[Given passage start]
The Helena Public Schools Board of Trustees sent a policy allowing the use of drug dogs for random drug sweeps back to a committee for the third time after debating its efficacy and potential legal risks.
A debate on whether random searches would remain legal in the state was sparked after a Ravalli County judge threw out a case last year. During a random search at Florence Carlton in December 2015, a drug dog alerted to a student’s car. The student consented to a vehicle search that revealed approximately five grams of marijuana and two pipes.
Although precedent from the U.S. Supreme Court says students have a reduced expectation of privacy when they’re at school, Ravalli County Judge James Haynes said schools need to have information that a particular student is in possession of drugs or the school has to have a significant drug problem to warrant a search. Haynes ruled the school did not have sufficient evidence to believe either was true.
[Given passage end]
[Stored rows start]
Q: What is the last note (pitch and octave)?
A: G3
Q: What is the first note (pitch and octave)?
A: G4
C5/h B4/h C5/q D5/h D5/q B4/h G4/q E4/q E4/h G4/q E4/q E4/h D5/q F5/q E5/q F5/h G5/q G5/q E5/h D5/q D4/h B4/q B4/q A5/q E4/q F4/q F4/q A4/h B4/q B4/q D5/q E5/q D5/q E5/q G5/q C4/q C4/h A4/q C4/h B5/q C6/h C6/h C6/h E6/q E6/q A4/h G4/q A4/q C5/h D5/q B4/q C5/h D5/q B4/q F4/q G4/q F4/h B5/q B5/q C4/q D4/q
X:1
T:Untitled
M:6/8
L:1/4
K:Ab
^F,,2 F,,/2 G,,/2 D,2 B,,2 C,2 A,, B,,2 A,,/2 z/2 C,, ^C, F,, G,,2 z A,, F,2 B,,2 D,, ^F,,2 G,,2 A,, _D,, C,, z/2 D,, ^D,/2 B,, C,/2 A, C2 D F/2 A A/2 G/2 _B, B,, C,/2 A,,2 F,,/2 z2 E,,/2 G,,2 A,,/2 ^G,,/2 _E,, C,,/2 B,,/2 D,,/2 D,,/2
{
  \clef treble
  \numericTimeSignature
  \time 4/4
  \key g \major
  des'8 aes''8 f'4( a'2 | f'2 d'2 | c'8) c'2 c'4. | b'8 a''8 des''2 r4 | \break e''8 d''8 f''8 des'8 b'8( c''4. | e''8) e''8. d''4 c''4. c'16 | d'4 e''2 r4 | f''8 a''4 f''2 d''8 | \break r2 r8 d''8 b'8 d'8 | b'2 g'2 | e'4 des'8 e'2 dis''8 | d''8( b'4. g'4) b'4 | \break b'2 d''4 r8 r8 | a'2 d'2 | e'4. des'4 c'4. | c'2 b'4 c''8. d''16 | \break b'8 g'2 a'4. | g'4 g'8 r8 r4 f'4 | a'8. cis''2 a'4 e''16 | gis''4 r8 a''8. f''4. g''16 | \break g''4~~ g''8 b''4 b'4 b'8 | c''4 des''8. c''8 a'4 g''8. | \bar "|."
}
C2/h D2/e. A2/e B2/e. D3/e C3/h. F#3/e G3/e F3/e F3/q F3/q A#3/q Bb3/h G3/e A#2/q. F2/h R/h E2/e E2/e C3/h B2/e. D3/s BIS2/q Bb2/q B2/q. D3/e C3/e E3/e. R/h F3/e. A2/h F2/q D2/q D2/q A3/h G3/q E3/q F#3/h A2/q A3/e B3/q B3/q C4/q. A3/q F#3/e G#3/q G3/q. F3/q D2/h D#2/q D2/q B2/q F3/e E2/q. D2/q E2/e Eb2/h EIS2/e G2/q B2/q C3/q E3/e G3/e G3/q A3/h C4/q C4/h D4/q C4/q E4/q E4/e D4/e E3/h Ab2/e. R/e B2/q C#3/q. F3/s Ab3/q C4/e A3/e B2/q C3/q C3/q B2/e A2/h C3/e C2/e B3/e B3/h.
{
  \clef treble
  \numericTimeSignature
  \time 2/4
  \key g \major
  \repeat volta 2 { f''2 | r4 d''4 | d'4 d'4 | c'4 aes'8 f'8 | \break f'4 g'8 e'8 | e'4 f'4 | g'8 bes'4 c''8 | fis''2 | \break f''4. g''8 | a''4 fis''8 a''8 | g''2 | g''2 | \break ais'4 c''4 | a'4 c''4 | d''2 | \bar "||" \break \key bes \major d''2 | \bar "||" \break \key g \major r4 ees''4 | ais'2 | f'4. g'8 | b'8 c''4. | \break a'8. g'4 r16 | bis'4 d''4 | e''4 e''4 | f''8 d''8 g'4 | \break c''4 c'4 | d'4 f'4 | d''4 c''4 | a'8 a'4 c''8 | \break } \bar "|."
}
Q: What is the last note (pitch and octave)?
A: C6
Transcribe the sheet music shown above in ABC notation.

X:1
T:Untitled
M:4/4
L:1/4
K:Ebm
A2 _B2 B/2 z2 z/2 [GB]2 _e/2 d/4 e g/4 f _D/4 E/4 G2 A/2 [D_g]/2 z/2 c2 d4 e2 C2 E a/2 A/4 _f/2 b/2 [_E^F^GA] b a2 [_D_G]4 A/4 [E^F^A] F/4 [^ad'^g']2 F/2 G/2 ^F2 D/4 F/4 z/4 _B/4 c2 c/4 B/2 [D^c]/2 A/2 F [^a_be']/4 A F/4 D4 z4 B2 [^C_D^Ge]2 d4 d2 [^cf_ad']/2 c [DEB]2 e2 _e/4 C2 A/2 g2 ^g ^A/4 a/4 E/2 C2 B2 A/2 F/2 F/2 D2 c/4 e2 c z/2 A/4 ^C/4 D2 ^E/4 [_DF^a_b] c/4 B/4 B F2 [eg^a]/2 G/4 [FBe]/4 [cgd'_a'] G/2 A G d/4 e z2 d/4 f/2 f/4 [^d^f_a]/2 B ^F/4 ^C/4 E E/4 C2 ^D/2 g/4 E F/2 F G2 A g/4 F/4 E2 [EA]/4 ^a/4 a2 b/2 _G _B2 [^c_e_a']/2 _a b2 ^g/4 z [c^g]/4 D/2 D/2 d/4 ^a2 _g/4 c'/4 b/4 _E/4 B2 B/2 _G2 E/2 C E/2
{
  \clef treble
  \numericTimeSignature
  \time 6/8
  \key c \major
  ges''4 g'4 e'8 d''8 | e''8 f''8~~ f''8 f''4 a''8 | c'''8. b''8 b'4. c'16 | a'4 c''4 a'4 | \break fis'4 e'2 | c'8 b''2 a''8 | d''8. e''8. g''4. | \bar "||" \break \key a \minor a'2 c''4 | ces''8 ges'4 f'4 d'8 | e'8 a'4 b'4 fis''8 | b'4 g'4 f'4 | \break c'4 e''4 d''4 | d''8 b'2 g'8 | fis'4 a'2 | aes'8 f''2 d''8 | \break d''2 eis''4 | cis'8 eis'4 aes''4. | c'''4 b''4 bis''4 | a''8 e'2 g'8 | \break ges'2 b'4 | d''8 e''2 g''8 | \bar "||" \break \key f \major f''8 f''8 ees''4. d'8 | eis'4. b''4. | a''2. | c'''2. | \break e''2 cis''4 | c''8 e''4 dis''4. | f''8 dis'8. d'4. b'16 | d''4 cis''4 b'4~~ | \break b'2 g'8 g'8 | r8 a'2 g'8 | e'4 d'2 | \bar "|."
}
[Stored rows end]
## [Direction]
Extend the news article about the Helena school board's drug-dog search policy, starting right after its last sentence.

## [Answer for the task]
The attorney general’s office originally appealed the ruling, but withdrew it voluntarily. Instead, the office issued an advisory letter to Elizabeth Kaleva, an attorney representing several area school districts, saying every high school could have a significant drug problem. The letter cites a 2012 survey by the National Center of Addiction and Substance Abuse that says 44 percent of students know someone who sold drugs at their school.
The Helena school board has already debated the policy two times, but mostly agreed to continue conducting random canine searches. The policy was slated to be approved on Tuesday, but was sent back for a third time to change some of the verbiage.
"I really respect the ability of our administrators to say it’s an important tool, but we don’t have data to support that. It seems like it’s kind of in this legal limbo," board member Luke Muszkiewicz said.
“It seems when something is used as a deterrent, it’s a hard thing to prove the efficacy of a deterrent,” he added.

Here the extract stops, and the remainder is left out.